Laterna Magica (The Magic Lantern) is an orchestral composition by the Finnish composer Kaija Saariaho. The work was commissioned by the Berlin Philharmonic and the Lucerne Festival. Its world premiere was given by the Berlin Philharmonic under the direction of Simon Rattle at the Berliner Philharmonie on August 28, 2009.

==Composition==
Laterna Magica has a duration of approximately 20 minutes and is cast in a single continuous movement.

===Background===
The title of the piece comes from an eponymous autobiography by the Swedish film director Ingmar Bergman. The book caught Saariaho's attention after many years while she was cleaning a bookshelf in August 2007. In the score program note, she wrote, "In time, as I read the book, the variation of musical motifs at different tempos emerged as one of the basic ideas behind the orchestral piece on which I was beginning to work. Symbolising this was the Laterna Magica, the first machine to create the illusion of a moving image: as the handle turns faster and faster, the individual images disappear and instead the eye sees continuous movement." In an interview with Georgia Rowe of the San Jose Mercury News, she further remarked, "He had gotten it as a birthday gift, and he writes of the miracle that happened when he made it go quicker and quicker, until it finally became a moving image. I liked that metaphor: It made me think of different tempi and how we perceive musical material."

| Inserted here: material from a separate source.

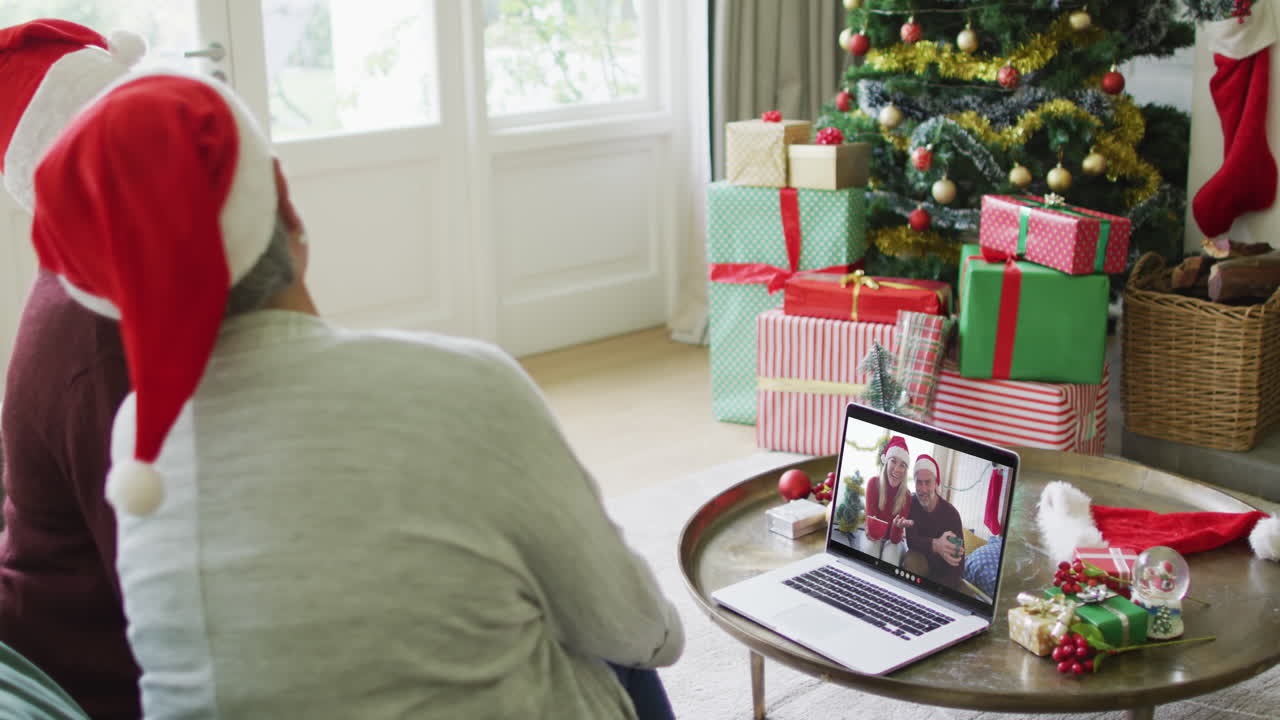 diversas amigas mayores que usan una computadora portátil para una videollamada de navidad con una pareja sonriente en la pantalla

Saariaho was also moved by the way Bergman described the different lights captured by his favorite cinematographer Sven Nykvist. The composer incorporated these words into the piece, which are whispered in German by members of the orchestra. In English, the words read, "Gentle, dangerous, dream-like, lively, dead, clear, hazy, hot, strong, naked, sudden, dark, spring-like, penetrating, pressing, direct, oblique, sensuous, overpowering, restricting, poisonous, pacifying, bright light. Light."

===Instrumentation===
The work is scored for a large orchestra consisting of three flutes (3rd doubling piccolo and alto flute), three oboes, three clarinets, two bassoons (2nd doubling contrabassoon), six horns, four trumpets, three trombones, tuba, two timpanists, three percussionists, harp, celesta, piano, and strings.

==Reception==
Joshua Kosman of the San Francisco Chronicle wrote, "'Ingratiating' is a surprising way to describe a work by a composer whose language is often abstract, even austere. Yet Laterna Magica, which draws both its title and some narrative inspiration from the autobiography of the Swedish director Ingmar Bergman, is packed with arresting and oddball inventions." Joe Cadagin of the San Francisco Classical Voice remarked, "In an almost cinematographic manner, Saariaho depicts shifting lighting effects by juxtaposing blocks of sound dominated by various tone colors and acoustic effects similar to Berlioz' use of harmonics. At certain points, the horns emerge in a kind of drooping chorale meant to symbolize the color red. Wind chimes and celeste sparkled on the surface of a shimmering string halo, which required the string section to play almost at the point of inaudibility." Despite this praise, Cadagin said it "nonetheless seemed to lack a clear trajectory" and wrote, "Rather than working together, the two sides of the work make it feel confusingly split — should we sink into the hazy, light-inspired timbres or run with the pounding ostinati? While there are some beautiful moments, Saariaho often gets too absorbed in pure sonic beauty and the orchestral tone colors she has generated."